## Begin
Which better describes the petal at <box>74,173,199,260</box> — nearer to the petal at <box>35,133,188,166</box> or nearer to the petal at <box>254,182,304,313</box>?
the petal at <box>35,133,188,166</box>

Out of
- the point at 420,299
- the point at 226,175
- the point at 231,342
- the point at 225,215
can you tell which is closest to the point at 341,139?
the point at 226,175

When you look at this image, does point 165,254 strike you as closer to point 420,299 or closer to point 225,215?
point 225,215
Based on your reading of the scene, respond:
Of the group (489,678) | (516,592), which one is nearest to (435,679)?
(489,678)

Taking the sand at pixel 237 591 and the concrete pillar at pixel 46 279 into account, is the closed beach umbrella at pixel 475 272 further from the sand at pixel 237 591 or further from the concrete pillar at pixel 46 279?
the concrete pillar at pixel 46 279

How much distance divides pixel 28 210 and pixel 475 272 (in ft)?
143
## End
▸ **WHAT IS REQUIRED**: Could you reproduce the listing word for word, beginning at the line that contains "Based on your" and stopping after the final line of the listing?

▸ **CORRECT OUTPUT**:
Based on your reading of the scene, respond:
Of the group (489,678) | (516,592), which one is nearest to (435,679)?
(489,678)

Taking the sand at pixel 237 591 and the concrete pillar at pixel 46 279 into account, is the closed beach umbrella at pixel 475 272 further from the sand at pixel 237 591 or further from the concrete pillar at pixel 46 279?
the concrete pillar at pixel 46 279

How much distance divides pixel 28 210 and pixel 475 272 (in ft)?
143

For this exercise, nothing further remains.